## [Problem to work on]
Read the records below and report each line in which "become" occurs.
Start of Record excerpts
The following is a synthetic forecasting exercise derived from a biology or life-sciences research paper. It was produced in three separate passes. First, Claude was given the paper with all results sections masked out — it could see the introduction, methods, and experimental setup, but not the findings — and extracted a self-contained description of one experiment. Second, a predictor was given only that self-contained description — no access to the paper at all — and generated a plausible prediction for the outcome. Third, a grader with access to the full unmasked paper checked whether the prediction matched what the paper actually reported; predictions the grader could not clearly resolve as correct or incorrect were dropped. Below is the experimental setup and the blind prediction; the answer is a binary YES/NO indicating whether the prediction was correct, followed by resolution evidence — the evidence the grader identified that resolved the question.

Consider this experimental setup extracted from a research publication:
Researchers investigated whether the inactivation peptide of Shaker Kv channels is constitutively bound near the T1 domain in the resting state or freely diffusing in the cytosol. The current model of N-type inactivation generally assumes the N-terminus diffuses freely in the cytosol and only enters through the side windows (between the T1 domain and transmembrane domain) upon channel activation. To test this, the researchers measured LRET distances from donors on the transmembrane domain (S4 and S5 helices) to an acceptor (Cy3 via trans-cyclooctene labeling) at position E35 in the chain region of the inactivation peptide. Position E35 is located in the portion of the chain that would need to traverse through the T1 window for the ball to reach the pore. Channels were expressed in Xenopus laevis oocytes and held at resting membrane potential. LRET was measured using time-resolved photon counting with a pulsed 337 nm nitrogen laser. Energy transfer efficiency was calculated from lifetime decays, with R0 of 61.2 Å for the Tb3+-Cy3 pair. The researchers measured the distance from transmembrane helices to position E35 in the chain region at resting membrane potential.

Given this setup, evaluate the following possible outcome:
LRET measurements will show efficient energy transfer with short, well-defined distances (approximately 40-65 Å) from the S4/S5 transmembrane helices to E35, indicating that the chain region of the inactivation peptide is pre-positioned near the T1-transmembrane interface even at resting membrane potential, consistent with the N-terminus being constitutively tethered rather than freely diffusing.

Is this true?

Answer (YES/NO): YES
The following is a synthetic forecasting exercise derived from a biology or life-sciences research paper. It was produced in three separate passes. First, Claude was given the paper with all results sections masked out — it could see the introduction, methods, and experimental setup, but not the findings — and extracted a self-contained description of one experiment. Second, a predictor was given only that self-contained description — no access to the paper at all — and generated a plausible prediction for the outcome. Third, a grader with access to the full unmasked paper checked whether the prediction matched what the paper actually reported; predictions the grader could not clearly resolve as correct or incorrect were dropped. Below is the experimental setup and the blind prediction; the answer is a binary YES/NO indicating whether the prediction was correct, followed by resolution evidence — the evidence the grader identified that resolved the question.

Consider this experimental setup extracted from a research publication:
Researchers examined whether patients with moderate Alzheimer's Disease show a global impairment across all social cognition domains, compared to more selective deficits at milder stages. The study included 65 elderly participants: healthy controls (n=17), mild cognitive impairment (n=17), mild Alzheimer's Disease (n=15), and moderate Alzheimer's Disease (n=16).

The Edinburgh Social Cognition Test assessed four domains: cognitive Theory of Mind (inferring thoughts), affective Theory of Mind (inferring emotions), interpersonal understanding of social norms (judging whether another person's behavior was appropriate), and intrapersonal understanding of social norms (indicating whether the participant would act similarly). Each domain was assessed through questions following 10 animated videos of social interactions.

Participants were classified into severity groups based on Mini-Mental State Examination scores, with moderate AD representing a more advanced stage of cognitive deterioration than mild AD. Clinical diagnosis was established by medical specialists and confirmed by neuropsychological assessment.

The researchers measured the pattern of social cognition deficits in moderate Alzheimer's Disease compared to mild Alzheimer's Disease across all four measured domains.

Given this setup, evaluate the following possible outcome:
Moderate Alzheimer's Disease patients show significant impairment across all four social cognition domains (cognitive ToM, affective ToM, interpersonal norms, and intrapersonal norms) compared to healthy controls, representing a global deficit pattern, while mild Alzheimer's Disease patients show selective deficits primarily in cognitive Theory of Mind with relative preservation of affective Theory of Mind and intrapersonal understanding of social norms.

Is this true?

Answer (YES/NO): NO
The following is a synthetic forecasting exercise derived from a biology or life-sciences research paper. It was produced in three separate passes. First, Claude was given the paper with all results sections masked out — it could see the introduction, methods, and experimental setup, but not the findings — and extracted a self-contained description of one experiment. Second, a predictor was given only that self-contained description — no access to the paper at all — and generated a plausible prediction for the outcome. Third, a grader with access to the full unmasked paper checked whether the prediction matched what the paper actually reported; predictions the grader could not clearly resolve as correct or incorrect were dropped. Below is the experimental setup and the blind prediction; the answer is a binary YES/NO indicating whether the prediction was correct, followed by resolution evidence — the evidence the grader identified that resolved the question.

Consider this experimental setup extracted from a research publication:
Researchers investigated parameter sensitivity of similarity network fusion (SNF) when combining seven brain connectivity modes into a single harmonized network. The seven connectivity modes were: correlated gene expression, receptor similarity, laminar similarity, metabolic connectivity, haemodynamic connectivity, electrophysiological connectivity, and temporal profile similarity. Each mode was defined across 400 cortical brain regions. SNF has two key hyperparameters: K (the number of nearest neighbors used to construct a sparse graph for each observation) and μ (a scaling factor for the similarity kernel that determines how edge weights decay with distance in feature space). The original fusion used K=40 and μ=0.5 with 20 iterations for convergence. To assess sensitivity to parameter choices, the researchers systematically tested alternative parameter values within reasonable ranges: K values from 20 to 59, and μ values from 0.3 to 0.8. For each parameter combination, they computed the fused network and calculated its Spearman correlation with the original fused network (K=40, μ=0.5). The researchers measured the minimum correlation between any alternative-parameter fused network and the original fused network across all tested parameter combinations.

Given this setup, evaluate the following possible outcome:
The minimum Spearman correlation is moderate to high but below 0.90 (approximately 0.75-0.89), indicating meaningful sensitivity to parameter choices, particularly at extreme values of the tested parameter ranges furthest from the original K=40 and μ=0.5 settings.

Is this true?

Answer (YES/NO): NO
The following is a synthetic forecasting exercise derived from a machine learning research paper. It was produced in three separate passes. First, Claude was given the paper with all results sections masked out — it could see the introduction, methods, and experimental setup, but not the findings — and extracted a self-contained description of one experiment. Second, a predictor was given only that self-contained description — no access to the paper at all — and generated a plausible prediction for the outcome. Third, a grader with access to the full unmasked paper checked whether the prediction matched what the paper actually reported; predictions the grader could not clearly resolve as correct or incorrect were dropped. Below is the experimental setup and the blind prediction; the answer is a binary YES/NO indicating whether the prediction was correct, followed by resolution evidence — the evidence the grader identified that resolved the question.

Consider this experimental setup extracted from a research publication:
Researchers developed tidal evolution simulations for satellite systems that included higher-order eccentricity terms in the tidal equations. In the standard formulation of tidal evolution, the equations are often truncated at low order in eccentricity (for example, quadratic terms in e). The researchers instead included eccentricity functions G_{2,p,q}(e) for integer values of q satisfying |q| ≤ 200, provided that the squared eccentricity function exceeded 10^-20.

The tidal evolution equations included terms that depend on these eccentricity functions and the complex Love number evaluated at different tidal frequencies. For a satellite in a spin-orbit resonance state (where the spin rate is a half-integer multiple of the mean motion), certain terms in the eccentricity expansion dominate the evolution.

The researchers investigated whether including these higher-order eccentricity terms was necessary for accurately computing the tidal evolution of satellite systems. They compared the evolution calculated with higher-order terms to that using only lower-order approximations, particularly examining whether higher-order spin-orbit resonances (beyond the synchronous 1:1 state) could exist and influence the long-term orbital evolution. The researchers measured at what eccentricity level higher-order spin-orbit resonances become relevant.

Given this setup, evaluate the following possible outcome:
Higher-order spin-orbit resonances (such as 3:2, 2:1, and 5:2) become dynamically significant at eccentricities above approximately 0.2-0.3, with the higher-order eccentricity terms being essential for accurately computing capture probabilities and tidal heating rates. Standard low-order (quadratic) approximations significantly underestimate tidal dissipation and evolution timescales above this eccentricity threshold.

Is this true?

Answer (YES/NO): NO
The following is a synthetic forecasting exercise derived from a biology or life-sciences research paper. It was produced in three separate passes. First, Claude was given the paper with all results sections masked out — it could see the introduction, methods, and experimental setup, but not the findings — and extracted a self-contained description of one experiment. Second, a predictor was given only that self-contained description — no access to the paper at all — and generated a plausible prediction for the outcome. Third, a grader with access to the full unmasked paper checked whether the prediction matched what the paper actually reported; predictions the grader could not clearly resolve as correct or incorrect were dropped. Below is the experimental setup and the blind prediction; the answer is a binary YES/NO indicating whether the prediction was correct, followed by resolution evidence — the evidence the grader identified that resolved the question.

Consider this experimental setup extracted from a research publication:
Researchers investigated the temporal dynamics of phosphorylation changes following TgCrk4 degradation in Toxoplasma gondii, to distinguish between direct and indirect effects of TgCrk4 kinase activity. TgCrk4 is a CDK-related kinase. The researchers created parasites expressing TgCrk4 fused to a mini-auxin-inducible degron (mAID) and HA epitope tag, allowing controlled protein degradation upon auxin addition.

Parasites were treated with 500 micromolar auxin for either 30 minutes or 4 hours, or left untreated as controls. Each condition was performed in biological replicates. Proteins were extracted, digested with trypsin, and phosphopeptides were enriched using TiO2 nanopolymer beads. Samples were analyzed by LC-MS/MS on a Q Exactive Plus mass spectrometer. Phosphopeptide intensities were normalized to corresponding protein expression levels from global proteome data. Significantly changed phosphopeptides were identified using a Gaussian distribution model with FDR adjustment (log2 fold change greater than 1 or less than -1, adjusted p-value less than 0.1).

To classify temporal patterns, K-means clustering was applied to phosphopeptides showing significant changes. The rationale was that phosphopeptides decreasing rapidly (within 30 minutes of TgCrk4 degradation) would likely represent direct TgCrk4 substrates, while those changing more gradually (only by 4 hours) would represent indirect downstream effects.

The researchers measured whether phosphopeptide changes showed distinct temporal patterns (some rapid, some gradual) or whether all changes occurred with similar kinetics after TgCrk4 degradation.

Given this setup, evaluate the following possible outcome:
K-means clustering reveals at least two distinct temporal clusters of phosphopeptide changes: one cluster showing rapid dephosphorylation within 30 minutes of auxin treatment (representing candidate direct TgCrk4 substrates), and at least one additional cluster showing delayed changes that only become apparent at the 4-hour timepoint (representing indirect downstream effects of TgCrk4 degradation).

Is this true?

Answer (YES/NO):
End of Record excerpts
## [Problem solution]
The researchers investigated whether including these higher-order eccentricity terms was necessary for accurately computing the tidal evolution of satellite systems. They compared the evolution calculated with higher-order terms to that using only lower-order approximations, particularly examining whether higher-order spin-orbit resonances (beyond the synchronous 1:1 state) could exist and influence the long-term orbital evolution. The researchers measured at what eccentricity level higher-order spin-orbit resonances become relevant.
Higher-order spin-orbit resonances (such as 3:2, 2:1, and 5:2) become dynamically significant at eccentricities above approximately 0.2-0.3, with the higher-order eccentricity terms being essential for accurately computing capture probabilities and tidal heating rates. Standard low-order (quadratic) approximations significantly underestimate tidal dissipation and evolution timescales above this eccentricity threshold.
K-means clustering reveals at least two distinct temporal clusters of phosphopeptide changes: one cluster showing rapid dephosphorylation within 30 minutes of auxin treatment (representing candidate direct TgCrk4 substrates), and at least one additional cluster showing delayed changes that only become apparent at the 4-hour timepoint (representing indirect downstream effects of TgCrk4 degradation).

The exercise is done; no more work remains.